The current design of osm data structure wastes a lot of space

vgps · July 26, 2007, 4:49am

I have studied osm data stucture.
osm data stucture contains 3 main components (nodes,segments,ways):
nodes (id, lat, lon, tag)
segments (id, fromnodeid, tonodeid)
ways (id, segmentid[0],segmentid[1],…,segmentid[n], tag)

Actually, to store a map data we need only 2 components: nodes and ways.
nodes (id, lat, lon, tag)
ways (id, nodeid[0],nodeid[1],…,nodeid[n], tag)

I wonder why osm foundation introduce segment component in between node and way component? So I read the osm’s wiki to find the answer.
osm foundation said that they need to use segment component because ways can share segment!
Well, it may be true in theory but in the real life how many segments have been shared among ways? I guess not so many.

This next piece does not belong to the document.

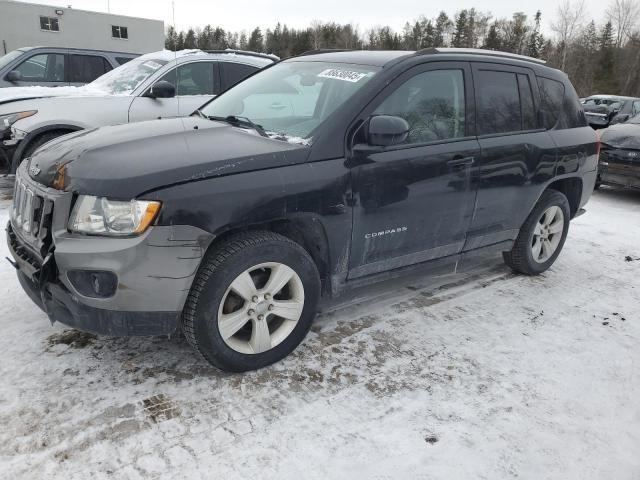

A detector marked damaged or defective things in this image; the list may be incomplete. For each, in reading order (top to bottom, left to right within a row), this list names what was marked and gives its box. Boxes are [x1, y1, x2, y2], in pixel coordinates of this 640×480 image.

damaged hood [0, 85, 110, 106]
damaged hood [26, 117, 312, 198]
damaged hood [600, 123, 640, 149]
front bumper damage [6, 165, 215, 338]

So, by introducing segment component in between node and way to save some spaces (sharing segments between ways), osm foundation make osm data structure design waste a lot of space when they output the osm data to planet.osm in xml format!

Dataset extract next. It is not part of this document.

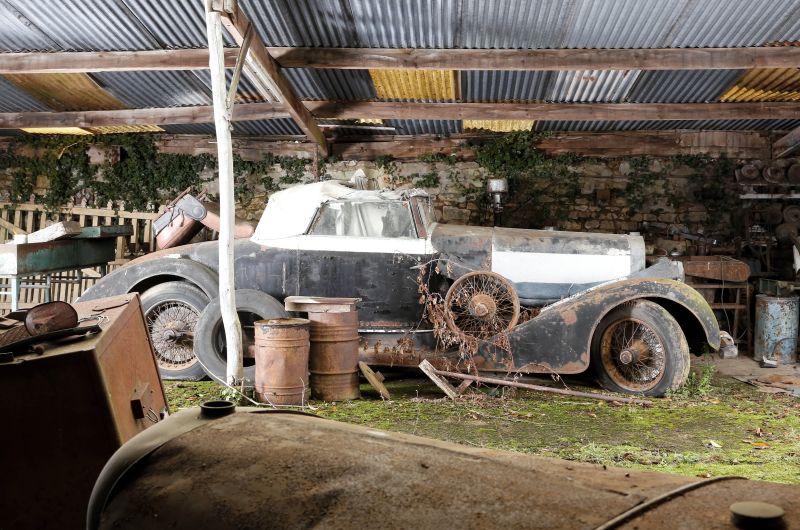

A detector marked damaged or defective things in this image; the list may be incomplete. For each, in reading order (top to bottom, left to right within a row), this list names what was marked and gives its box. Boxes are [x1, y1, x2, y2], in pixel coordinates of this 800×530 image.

Users (who use planet.osm like me) need to write our own program (perl, java or whatever language) to process a 4GB planet.osm text file. And this 4GB will grow up very fast in the near furture.

Furthermore, the current osm data structure design (nodes,segments,ways) make thing very dificult to process planet.osm xml file.

Forexample: if I want to get the data from London city from planet.osm, what I need to do?
My program need to do the following tasks:

Open and read planet.osm xml file
Trim all the nodes that are outside London’s bounds → write result to file
Trim all segments that are outside London’s bounds → write result to file
Trim all ways that are outside London’s bounds → write result to file

Task 2 is very simple, just check the node’s lat and lon within the bounds → after task 2 finish we have a set of nodes within bounds
Task 3 is a little bit complicated, we need to check segment’s fromnodeid and tonodeid against the set of nodes within bounds → after task 3 finish we have a set of segments within bounds
Task 4 is extremely complicated, we need to check way’s segment against the set of segments within bounds.

If we can implement a new data structure like this:
nodes (id, lat, lon, tag)
ways (id, nodeid[0],nodeid[1],…,nodeid[n], tag)

Then we can save a lof of space in planet.osm xml file and it is also easy for other programs to process planet.osm file.

Other programs just need to do fewer tasks:

Open and read planet.osm xml file
Trim all the nodes that are outside London’s bounds → write result to file
Trim all ways that are outside London’s bounds → write result to file

The program will require less memory and run faster because it does not need to allocate memory to store and process segment components.

Ben · August 7, 2007, 10:01pm

If the editors treated untagged ways as segments, and displayed them in the same way segmetns currently are, then I think dropping segments would work. I don’t think its correct that nobody ever uses segments for multiple ways though. I have done this many many times, and I’m awair that others do also. Am I correct to asume this would still be posible though as the nodes could still be used many times, and therefore be linked by many ways?